Conference on exile this week
About 80 scholars and writers from all over the world are expected to attend a colloquium on exile and the arts on May 5 to 7 on the seventh floor of the Hall Building.
Hugh Hazelton, José Antonio Giménez-Micó and Goretti Ramírez, three professors in the Department of Classics, Modern Languages and Linguistics, have organized Dis/ Location: Writing Exile/Migrancy/Nomadism/Bordercrossing.
Hazelton said, “Due to the timeliness of the topic and to the conference's multilingual format, it is shaping up to be a major event.”
The colloquium will include academic papers and readings of original work. Participants will present in English, Spanish, or French, and the work under discussion is from Latin America, Canada, Europe, the U.S.A., Australia, Africa and the Orient.
The distinguished Argentine-Canadian writer, scholar and visual artist Nela Rio will give the keynote address on today in Room H-767, starting at 10:30 a.m.
Two other writers who will speak are Nora Strejilevich, from San Diego State University, and Luis Torres, a Chilean who has settled in Canada. Strejilevich will talk about Exile as a Site of Creativity on Friday at 11:50 a.m. at H-767; Torres will discuss Exile and Community in Literary Works at 12:10 p.m. on Saturday in H-767.

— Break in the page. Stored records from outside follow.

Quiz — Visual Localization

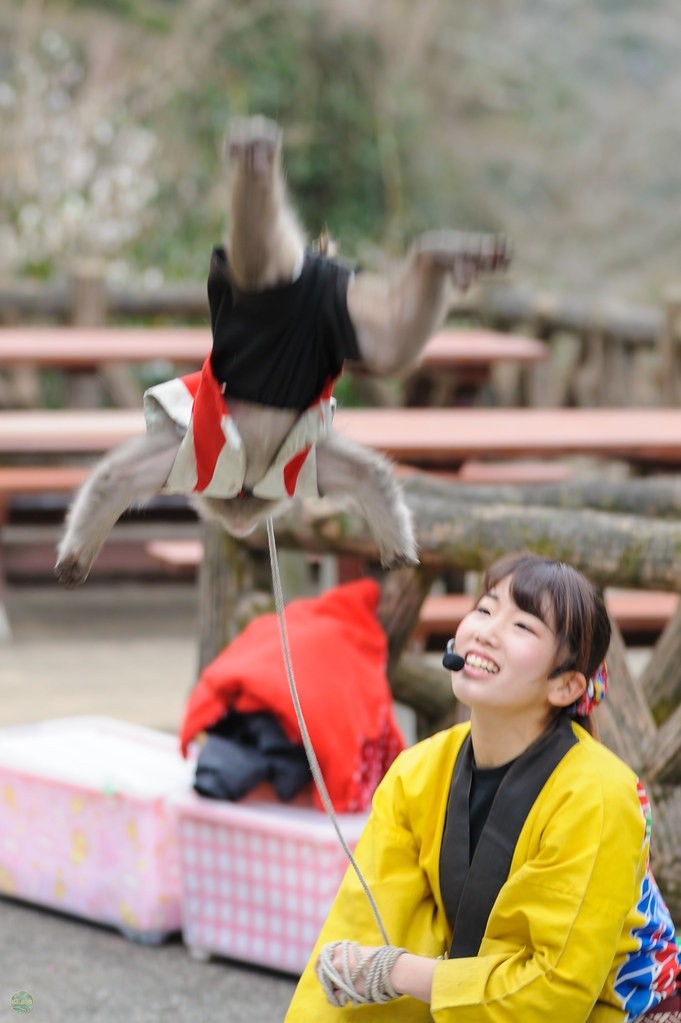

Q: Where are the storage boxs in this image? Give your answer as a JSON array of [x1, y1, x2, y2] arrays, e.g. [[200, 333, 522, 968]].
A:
[[0, 715, 201, 948], [177, 791, 369, 978]]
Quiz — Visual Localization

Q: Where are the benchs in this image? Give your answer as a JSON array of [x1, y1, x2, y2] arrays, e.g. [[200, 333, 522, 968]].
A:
[[0, 459, 569, 521], [407, 580, 681, 640]]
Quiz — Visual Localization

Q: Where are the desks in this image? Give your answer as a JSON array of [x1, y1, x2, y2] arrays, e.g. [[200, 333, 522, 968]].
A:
[[0, 322, 552, 401], [4, 400, 680, 457]]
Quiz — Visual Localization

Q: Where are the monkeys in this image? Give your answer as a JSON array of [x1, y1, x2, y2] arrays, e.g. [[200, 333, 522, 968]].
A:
[[54, 111, 508, 589]]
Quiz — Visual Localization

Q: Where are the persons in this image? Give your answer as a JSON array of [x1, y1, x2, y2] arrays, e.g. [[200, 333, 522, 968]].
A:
[[285, 553, 681, 1023]]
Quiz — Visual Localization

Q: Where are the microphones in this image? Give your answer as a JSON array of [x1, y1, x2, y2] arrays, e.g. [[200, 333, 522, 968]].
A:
[[442, 638, 465, 671]]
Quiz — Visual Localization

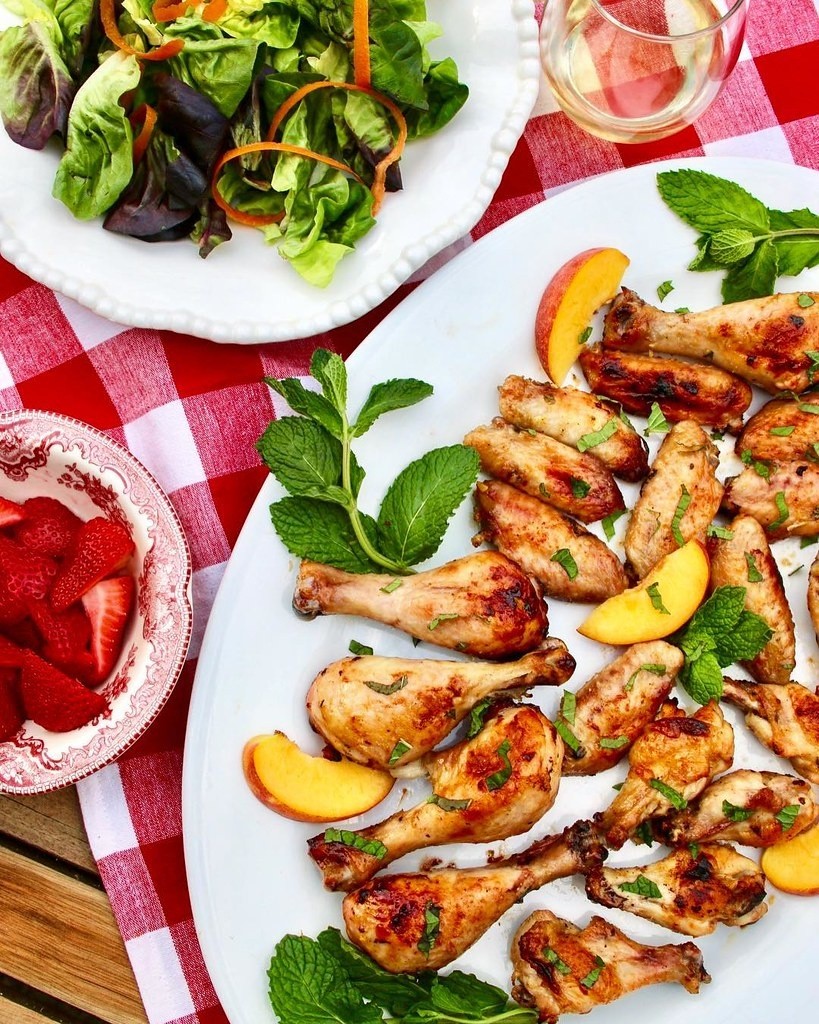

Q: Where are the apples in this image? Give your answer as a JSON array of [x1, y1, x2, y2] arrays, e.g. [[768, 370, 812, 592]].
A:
[[536, 247, 631, 387], [760, 822, 818, 895], [576, 537, 710, 646], [242, 730, 397, 823]]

More highlights include the panels Fronteras, (Friday at 10:25 a.m. in H-763), Figures de l’exil européen (Friday at 5:55 p.m. in H-763), and Entre le Canada et la Chine (Saturday at 5:25 p.m., H-767).
Outspoken Art/Arte Claro, a poetry and art exhibition dedicated to the elimination of violence against women, opened today at noon in H-767.
Dis/Location is sponsored by Concordia, the Department of Classics, Modern Languages and Linguistics, the Hispanic Students Association, the Concordia Student Union, and the multilingual publisher White Dwarf Editions.